Kodwo Eshun, explorador del post-soul y la cultura afrodiaspórica, forja el concepto de «ficciones sónicas». Estas ficciones no responden a la definición tradicional, ya que implican una imaginación cuya materia es el sonido y un nuevo agenciamiento humano-máquina, humano-alienígena. Para la comunidad afrodiaspórica, la música se transforma en un espacio de producción de nuevos devenires. La tecnología abre zonas de experimentación sensorial y el horizonte identitario estalla en mil pedazos. Para cada ficción sónica que Kodwo explora, desarrolla un vocabulario, una sonoridad, una textura y una sintaxis. El ritmo, la velocidad de las transformaciones, las imágenes sonoras fuerzan a la escritura a salir de sí. Necesita que las palabras muerdan, perforen, corten y golpeen con la fuerza de un percutor; que encarnen las vibraciones espaciales del Voyager; que resuenen en la frecuencia de una forma de vida que ya no es humana.
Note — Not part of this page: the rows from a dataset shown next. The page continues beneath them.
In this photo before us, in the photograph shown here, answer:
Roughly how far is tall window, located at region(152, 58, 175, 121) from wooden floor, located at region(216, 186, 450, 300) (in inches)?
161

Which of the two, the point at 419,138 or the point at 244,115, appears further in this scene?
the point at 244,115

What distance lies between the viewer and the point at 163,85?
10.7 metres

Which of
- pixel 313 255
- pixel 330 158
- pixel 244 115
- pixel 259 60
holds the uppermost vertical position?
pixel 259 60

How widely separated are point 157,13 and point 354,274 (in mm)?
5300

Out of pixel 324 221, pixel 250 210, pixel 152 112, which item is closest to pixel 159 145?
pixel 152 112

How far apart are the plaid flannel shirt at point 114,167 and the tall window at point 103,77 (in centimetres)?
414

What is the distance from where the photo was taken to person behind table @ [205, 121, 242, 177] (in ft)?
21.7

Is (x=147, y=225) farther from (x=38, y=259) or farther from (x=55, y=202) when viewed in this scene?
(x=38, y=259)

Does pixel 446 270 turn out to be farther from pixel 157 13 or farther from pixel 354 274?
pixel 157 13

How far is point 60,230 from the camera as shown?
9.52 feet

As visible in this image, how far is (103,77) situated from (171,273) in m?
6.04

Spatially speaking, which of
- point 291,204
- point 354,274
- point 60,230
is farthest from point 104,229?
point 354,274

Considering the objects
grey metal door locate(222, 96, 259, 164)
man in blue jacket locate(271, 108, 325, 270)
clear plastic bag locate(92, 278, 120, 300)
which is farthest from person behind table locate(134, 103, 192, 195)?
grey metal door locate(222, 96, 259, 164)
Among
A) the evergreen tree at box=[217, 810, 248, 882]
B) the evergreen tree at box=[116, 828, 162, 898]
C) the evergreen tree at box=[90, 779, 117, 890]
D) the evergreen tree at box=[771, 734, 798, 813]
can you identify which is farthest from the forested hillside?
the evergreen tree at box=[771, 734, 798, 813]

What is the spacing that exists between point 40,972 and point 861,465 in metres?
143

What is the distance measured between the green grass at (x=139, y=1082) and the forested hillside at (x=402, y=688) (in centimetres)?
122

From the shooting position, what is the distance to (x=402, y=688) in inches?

Sea crónica, reseña o análisis pormenorizado de la lírica de una banda o solista, la posición para escribir debe ser la misma. Escribir no es un refugio para estar a salvo del mundo, sino un intensificador de la conciencia: herramienta de exploración que exige la sinceridad de una apertura, una predisposición vibracional, una correspondencia con el objeto. Con cada ritmo incorporamos una forma de vivir tiempo en el tiempo, encarnamos el modo en que suena una vida que parece hablar solo para nosotros.

[1] Lo contrario del erotismo lunar es el erotismo apolíneo o solar que propone Onfray, donde la preservación de la individualidad es absoluta y el otro es inaccesible.